Listed records below:

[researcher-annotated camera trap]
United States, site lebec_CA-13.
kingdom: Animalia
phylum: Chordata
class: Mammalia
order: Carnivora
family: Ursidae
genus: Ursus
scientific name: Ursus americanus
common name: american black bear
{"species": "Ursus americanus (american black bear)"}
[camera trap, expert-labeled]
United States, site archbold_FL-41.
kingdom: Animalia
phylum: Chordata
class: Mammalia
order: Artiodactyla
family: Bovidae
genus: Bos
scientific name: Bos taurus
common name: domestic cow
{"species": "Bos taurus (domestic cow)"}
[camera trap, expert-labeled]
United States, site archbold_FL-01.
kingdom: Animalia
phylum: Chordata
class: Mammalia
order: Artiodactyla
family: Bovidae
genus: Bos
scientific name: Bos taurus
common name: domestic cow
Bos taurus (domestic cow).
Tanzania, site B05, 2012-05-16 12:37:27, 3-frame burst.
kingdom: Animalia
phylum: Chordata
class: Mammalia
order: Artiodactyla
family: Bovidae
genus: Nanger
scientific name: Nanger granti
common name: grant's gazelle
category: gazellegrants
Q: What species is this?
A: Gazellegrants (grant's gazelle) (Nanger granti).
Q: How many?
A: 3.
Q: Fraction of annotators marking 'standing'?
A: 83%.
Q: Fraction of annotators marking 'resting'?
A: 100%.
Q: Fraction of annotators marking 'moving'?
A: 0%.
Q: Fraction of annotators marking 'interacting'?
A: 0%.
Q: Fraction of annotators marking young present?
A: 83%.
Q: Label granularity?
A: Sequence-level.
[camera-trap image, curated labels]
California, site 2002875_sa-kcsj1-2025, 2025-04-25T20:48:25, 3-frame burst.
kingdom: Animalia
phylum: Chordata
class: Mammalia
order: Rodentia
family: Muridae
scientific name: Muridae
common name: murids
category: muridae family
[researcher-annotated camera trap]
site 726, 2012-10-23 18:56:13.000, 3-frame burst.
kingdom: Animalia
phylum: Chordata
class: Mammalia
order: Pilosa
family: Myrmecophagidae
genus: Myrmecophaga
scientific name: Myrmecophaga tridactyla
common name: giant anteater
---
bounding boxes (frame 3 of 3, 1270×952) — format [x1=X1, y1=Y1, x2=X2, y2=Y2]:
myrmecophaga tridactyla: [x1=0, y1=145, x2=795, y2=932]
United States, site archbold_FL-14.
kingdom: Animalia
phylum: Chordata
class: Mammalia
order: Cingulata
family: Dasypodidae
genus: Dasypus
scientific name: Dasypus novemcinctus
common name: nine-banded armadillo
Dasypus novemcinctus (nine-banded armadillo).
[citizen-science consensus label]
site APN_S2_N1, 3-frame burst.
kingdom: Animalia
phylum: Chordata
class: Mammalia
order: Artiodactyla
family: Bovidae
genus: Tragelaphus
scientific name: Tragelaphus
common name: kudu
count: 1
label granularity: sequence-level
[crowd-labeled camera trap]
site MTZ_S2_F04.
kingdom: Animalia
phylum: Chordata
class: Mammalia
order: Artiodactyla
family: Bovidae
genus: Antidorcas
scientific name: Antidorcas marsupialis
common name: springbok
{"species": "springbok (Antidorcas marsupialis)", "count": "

End of Listed records.

- _Description of the task_
In the lines above, every record is to be repeated exactly.

- _Result of the exercise_
[researcher-annotated camera trap]
United States, site lebec_CA-13.
kingdom: Animalia
phylum: Chordata
class: Mammalia
order: Carnivora
family: Ursidae
genus: Ursus
scientific name: Ursus americanus
common name: american black bear
{"species": "Ursus americanus (american black bear)"}
[camera trap, expert-labeled]
United States, site archbold_FL-41.
kingdom: Animalia
phylum: Chordata
class: Mammalia
order: Artiodactyla
family: Bovidae
genus: Bos
scientific name: Bos taurus
common name: domestic cow
{"species": "Bos taurus (domestic cow)"}
[camera trap, expert-labeled]
United States, site archbold_FL-01.
kingdom: Animalia
phylum: Chordata
class: Mammalia
order: Artiodactyla
family: Bovidae
genus: Bos
scientific name: Bos taurus
common name: domestic cow
Bos taurus (domestic cow).
Tanzania, site B05, 2012-05-16 12:37:27, 3-frame burst.
kingdom: Animalia
phylum: Chordata
class: Mammalia
order: Artiodactyla
family: Bovidae
genus: Nanger
scientific name: Nanger granti
common name: grant's gazelle
category: gazellegrants
Q: What species is this?
A: Gazellegrants (grant's gazelle) (Nanger granti).
Q: How many?
A: 3.
Q: Fraction of annotators marking 'standing'?
A: 83%.
Q: Fraction of annotators marking 'resting'?
A: 100%.
Q: Fraction of annotators marking 'moving'?
A: 0%.
Q: Fraction of annotators marking 'interacting'?
A: 0%.
Q: Fraction of annotators marking young present?
A: 83%.
Q: Label granularity?
A: Sequence-level.
[camera-trap image, curated labels]
California, site 2002875_sa-kcsj1-2025, 2025-04-25T20:48:25, 3-frame burst.
kingdom: Animalia
phylum: Chordata
class: Mammalia
order: Rodentia
family: Muridae
scientific name: Muridae
common name: murids
category: muridae family
[researcher-annotated camera trap]
site 726, 2012-10-23 18:56:13.000, 3-frame burst.
kingdom: Animalia
phylum: Chordata
class: Mammalia
order: Pilosa
family: Myrmecophagidae
genus: Myrmecophaga
scientific name: Myrmecophaga tridactyla
common name: giant anteater
---
bounding boxes (frame 3 of 3, 1270×952) — format [x1=X1, y1=Y1, x2=X2, y2=Y2]:
myrmecophaga tridactyla: [x1=0, y1=145, x2=795, y2=932]
United States, site archbold_FL-14.
kingdom: Animalia
phylum: Chordata
class: Mammalia
order: Cingulata
family: Dasypodidae
genus: Dasypus
scientific name: Dasypus novemcinctus
common name: nine-banded armadillo
Dasypus novemcinctus (nine-banded armadillo).
[citizen-science consensus label]
site APN_S2_N1, 3-frame burst.
kingdom: Animalia
phylum: Chordata
class: Mammalia
order: Artiodactyla
family: Bovidae
genus: Tragelaphus
scientific name: Tragelaphus
common name: kudu
count: 1
label granularity: sequence-level
[crowd-labeled camera trap]
site MTZ_S2_F04.
kingdom: Animalia
phylum: Chordata
class: Mammalia
order: Artiodactyla
family: Bovidae
genus: Antidorcas
scientific name: Antidorcas marsupialis
common name: springbok
{"species": "springbok (Antidorcas marsupialis)", "count": "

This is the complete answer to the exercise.